Attivisti tibetani condannano la rielezione della Cina al Consiglio delle Nazioni Unite per i Rifugiati

12 ottobre 2023.

Nel corso della 74°sessione delle Nazioni Unite la Cina è stata rieletta per la sesta volta al Consiglio delle Nazioni Unite per i Rifugiati (UNHCR).

 

(lenti ma insorabili voglione cancellare il Tibet)

Nonostante la crescente preoccupazione della comunità internazionale e le documentate violazioni dei diritti umani, la Cina, nel corso della 74°sessione del Comitato Esecutivo dell’Alto Commissariato delle Nazioni Unite per i Rifugiati riunito a Ginevra dal 10 ottobre, è stata rieletta con 154 voti su 192. Prima della votazione, 140 gruppi di sostegno al Tibet assieme ad altre associazioni operanti nel campo dei diritti umani hanno chiesto agli stati membri di non sostenere la candidatura della Cina alla rielezione. Le organizzazioni tibetane si sono valse di una serie di valide argomentazioni, prima tra tutte il rapporto 2023 di “Freedom House in the World” che include il Tibet tra i paesi del mondo in cui i diritti civili e politici sono maggiormente violati. Hanno inoltre ricordato gli abusi perpetrati da Pechino non solo nei confronti non solo dei tibetani ma anche degli Uiguri, degli abitanti di Hong Kong e di tutte i popoli che vivono sotto il regime cinese.

Gli attivisti tibetani hanno energicamente criticato la rielezione della Cina definendola “un’immeritata ricompensa alla repressione”. Hanno dichiarato che l’assegnazione di un seggio all’interno dell’UNHCR a uno degli stati che maggiormente viola i diritti umani mette a rischio la credibilità del Consiglio e non rispetta i valori fondamentai delle Nazioni Unite. Gloria Montgomery, rappresentante del gruppo “Tibet Advocacy Coalition” – un’associazione fondata nel 2013 che riunisce molte delle principali organizzazioni a sostegno del Tibet -, ha definito “vergognosa” l’elezione all’Agenzia ONU di uno degli stati che maggiormente violano i diritti umani.

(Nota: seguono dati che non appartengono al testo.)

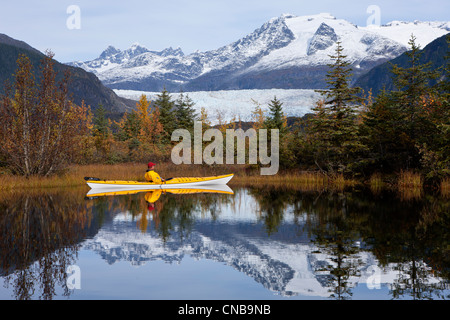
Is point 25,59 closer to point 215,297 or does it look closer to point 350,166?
point 350,166

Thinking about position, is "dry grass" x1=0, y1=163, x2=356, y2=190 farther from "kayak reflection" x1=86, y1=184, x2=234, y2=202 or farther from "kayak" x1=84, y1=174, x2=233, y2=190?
"kayak" x1=84, y1=174, x2=233, y2=190

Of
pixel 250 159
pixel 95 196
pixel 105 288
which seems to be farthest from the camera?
pixel 250 159

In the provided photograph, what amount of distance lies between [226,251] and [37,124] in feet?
63.2

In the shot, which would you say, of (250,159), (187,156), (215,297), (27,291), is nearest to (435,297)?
(215,297)

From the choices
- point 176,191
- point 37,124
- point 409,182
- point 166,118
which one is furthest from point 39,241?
point 166,118

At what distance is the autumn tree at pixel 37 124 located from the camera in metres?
25.0

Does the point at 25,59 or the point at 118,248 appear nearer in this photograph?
the point at 118,248

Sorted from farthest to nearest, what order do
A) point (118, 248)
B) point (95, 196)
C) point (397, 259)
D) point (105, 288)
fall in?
point (95, 196)
point (118, 248)
point (397, 259)
point (105, 288)

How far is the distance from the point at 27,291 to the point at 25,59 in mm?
21120

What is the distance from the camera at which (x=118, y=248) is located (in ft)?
35.6

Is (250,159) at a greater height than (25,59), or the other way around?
(25,59)

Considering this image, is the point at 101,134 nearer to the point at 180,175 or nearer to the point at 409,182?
the point at 180,175

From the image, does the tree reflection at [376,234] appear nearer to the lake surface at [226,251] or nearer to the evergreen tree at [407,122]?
the lake surface at [226,251]

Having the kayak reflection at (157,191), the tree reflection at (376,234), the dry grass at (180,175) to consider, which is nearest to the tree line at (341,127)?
the dry grass at (180,175)
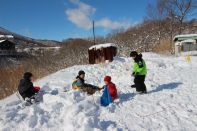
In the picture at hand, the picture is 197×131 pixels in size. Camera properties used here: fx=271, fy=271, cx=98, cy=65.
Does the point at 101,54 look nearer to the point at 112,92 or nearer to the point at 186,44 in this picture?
the point at 186,44

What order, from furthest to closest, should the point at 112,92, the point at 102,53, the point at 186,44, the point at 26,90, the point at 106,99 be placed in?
1. the point at 186,44
2. the point at 102,53
3. the point at 26,90
4. the point at 112,92
5. the point at 106,99

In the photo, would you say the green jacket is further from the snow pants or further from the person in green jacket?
the snow pants

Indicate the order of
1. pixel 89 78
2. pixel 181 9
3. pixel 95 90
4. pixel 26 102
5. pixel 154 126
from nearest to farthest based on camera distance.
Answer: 1. pixel 154 126
2. pixel 26 102
3. pixel 95 90
4. pixel 89 78
5. pixel 181 9

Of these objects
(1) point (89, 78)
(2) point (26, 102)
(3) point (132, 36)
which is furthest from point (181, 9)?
(2) point (26, 102)

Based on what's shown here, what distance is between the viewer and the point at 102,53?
18.4 metres

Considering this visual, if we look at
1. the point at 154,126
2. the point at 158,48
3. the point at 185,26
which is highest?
the point at 185,26

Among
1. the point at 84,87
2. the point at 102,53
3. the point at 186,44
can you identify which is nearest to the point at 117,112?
the point at 84,87

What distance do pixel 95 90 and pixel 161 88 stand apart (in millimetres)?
2362

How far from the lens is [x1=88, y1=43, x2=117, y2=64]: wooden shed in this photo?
18.0 m

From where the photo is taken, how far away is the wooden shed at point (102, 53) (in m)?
18.0

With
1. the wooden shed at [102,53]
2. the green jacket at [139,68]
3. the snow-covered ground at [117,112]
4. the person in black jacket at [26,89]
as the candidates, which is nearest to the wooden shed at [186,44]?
the wooden shed at [102,53]

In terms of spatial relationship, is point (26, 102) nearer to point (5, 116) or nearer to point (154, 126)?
point (5, 116)

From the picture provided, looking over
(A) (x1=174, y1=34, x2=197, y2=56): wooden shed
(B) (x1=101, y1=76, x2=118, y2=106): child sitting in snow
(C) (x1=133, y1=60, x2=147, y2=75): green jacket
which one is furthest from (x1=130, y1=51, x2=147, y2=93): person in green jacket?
(A) (x1=174, y1=34, x2=197, y2=56): wooden shed

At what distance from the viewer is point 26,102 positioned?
7.78 meters
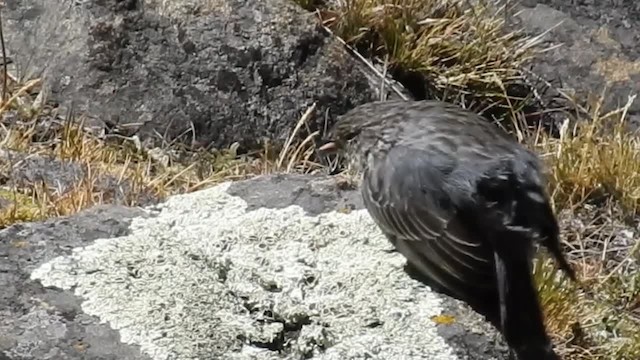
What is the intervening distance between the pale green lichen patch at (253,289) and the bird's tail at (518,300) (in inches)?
8.5

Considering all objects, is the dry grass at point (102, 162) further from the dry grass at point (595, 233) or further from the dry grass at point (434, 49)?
the dry grass at point (595, 233)

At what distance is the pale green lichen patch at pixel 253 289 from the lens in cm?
389

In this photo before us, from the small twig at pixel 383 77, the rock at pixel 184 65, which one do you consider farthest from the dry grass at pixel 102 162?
the small twig at pixel 383 77

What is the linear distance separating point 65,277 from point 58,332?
251 mm

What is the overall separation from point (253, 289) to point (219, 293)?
0.36ft

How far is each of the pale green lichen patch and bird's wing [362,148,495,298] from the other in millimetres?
91

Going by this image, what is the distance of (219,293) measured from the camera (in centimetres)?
404

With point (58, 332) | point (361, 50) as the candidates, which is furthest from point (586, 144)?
point (58, 332)

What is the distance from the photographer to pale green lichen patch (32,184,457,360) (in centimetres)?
389

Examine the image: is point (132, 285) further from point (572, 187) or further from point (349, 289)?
point (572, 187)

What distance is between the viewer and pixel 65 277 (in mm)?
4016

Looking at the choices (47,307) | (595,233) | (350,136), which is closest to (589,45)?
(595,233)

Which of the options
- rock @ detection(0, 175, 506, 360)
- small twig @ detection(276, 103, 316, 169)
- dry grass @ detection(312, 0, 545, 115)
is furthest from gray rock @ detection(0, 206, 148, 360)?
dry grass @ detection(312, 0, 545, 115)

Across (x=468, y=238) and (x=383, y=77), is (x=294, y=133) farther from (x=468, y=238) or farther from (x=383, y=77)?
(x=468, y=238)
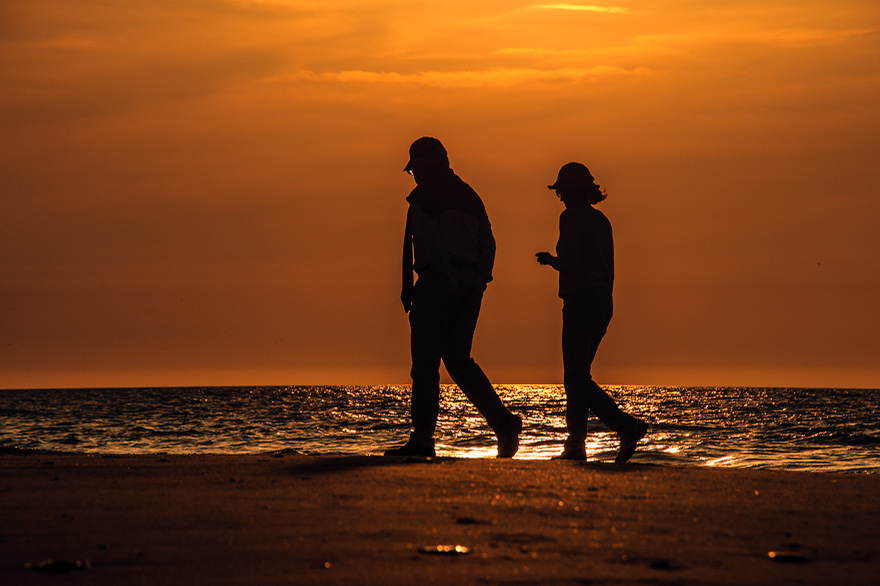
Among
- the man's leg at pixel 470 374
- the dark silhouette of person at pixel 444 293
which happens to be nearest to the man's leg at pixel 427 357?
Answer: the dark silhouette of person at pixel 444 293

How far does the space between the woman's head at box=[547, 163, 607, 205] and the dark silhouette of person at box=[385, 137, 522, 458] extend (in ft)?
3.00

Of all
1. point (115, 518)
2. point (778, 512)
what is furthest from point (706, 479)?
point (115, 518)

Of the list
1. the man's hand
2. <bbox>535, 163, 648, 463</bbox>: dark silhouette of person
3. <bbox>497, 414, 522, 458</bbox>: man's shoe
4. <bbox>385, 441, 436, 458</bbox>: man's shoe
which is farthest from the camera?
the man's hand

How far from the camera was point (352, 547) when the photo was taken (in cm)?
331

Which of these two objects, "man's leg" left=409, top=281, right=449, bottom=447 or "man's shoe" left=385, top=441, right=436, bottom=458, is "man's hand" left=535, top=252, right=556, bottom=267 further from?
"man's shoe" left=385, top=441, right=436, bottom=458

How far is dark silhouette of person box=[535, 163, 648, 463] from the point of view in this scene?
7672mm

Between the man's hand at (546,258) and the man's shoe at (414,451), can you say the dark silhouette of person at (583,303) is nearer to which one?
the man's hand at (546,258)

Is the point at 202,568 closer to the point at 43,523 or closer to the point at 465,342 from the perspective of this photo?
the point at 43,523

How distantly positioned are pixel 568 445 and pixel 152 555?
5.02 meters

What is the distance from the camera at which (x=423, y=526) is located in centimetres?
371

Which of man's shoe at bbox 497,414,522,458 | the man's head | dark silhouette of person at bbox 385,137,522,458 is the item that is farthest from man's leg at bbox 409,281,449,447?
the man's head

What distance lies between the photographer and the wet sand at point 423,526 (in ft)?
9.93

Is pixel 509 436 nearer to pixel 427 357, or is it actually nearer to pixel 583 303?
pixel 427 357

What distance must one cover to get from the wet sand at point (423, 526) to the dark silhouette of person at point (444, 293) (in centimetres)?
168
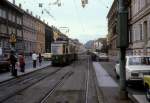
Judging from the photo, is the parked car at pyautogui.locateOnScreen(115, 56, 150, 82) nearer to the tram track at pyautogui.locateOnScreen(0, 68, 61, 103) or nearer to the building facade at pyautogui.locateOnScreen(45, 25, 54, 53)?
the tram track at pyautogui.locateOnScreen(0, 68, 61, 103)

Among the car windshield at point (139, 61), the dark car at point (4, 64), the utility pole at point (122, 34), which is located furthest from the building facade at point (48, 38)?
the utility pole at point (122, 34)

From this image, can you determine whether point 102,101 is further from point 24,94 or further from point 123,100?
point 24,94

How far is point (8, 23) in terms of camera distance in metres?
72.6

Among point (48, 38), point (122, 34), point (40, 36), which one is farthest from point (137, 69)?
point (48, 38)

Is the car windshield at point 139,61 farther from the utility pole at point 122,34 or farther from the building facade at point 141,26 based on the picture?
the building facade at point 141,26

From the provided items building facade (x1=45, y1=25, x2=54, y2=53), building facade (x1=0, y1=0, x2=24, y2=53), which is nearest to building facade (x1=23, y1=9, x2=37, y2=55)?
building facade (x1=0, y1=0, x2=24, y2=53)

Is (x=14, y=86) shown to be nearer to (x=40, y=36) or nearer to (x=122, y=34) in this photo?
(x=122, y=34)

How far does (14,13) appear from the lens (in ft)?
258

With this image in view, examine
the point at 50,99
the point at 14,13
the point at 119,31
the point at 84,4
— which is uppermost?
the point at 14,13

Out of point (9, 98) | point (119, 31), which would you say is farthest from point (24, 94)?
point (119, 31)

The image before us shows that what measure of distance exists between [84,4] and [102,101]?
10853 mm

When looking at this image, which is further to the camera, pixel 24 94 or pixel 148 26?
pixel 148 26

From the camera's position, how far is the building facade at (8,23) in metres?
67.4

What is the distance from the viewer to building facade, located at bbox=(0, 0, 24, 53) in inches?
2653
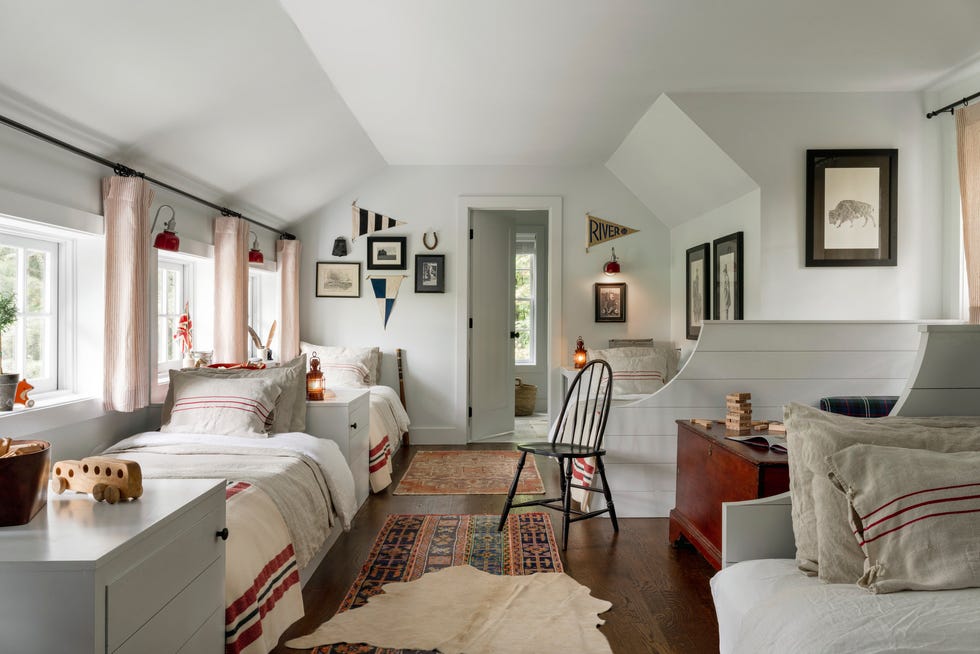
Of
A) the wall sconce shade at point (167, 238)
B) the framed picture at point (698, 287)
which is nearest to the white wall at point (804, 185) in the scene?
the framed picture at point (698, 287)

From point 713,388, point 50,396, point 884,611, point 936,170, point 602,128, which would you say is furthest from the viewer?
point 602,128

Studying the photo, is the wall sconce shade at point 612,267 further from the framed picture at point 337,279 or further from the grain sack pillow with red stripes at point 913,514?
the grain sack pillow with red stripes at point 913,514

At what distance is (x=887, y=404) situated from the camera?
10.4ft

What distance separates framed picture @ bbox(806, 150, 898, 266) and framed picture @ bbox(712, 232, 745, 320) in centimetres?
44

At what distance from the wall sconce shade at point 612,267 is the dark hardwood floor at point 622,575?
258 centimetres

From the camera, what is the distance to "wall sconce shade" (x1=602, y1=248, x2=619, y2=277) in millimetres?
5777

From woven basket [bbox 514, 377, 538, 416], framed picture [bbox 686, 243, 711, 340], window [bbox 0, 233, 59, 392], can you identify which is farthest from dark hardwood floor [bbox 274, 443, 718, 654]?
woven basket [bbox 514, 377, 538, 416]

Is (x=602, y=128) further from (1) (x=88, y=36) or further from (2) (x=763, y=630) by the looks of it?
(2) (x=763, y=630)

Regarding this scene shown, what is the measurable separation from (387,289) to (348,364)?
0.83m

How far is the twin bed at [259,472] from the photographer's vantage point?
6.52 ft

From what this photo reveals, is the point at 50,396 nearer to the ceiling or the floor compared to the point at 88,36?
nearer to the floor

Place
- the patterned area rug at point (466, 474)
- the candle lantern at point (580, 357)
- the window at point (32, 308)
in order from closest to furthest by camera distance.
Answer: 1. the window at point (32, 308)
2. the patterned area rug at point (466, 474)
3. the candle lantern at point (580, 357)

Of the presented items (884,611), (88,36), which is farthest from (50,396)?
(884,611)

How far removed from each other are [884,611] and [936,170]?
3.59 metres
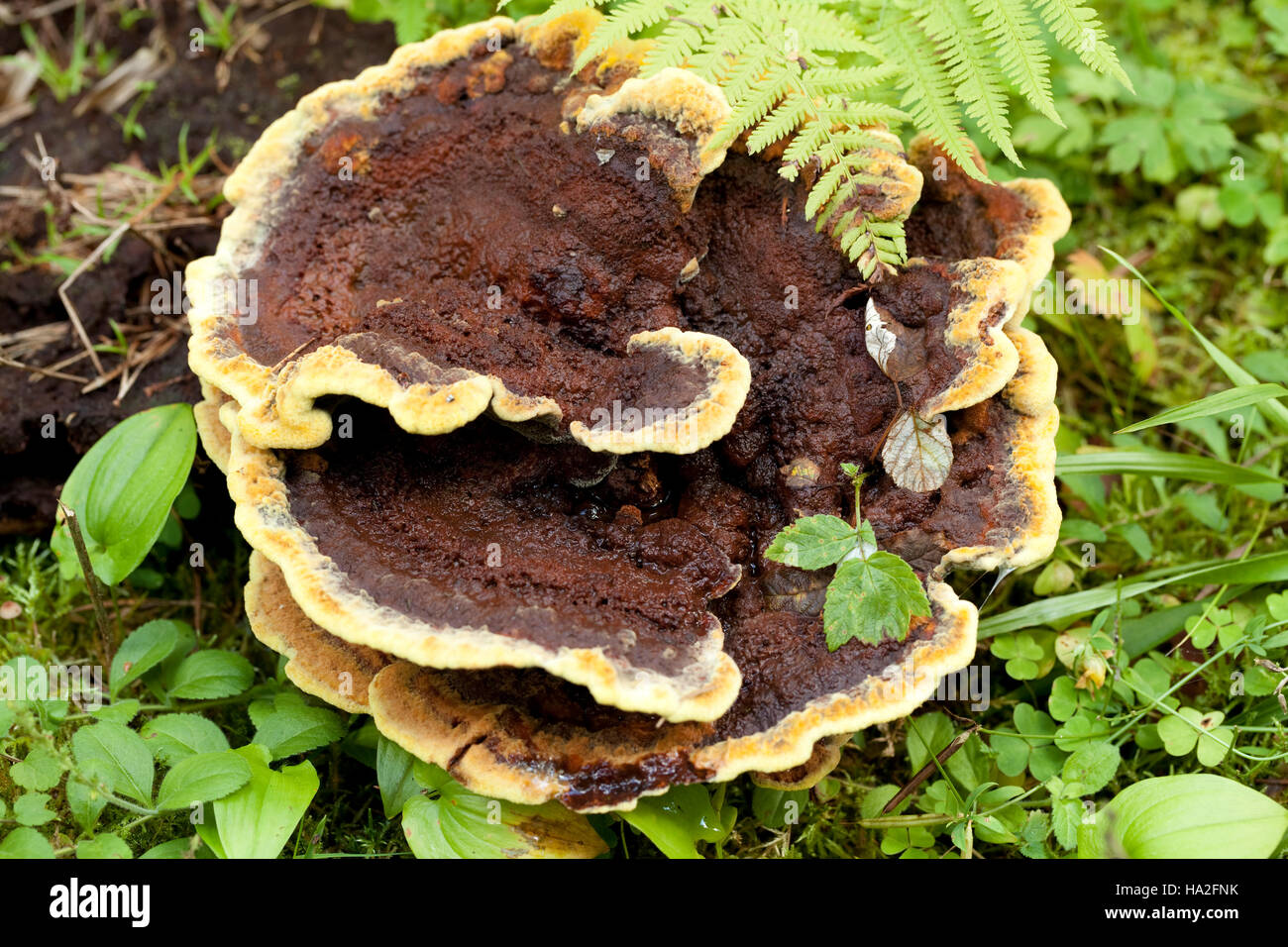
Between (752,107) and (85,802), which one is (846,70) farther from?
(85,802)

Ha affermato che, nonostante 159 stati membri delle Nazioni Unite abbiano preferito girare le spalle a quanti soffrono sotto la morsa repressiva della Cina, gli attivisti tibetani in tutto il mondo continueranno a battersi per dimostrare la responsabilità di Pechino nella negazione delle libertà fondamentali.

Eletta nel 2016 con 180 voti e nel 2020 con 139 voti, all’indomani della repressione delle proteste di Hong Kong e nel momento dell’intensificarsi dei duri interventi contro gli Uiguri dello Xinjiang, la Cina si è assicurata un seggio anche quest’anno con un numero di voti maggiore rispetto a quello ricevuto nel 2020, segno di un mutamento dell’opinione internazionale nonostante il persistere delle problematiche.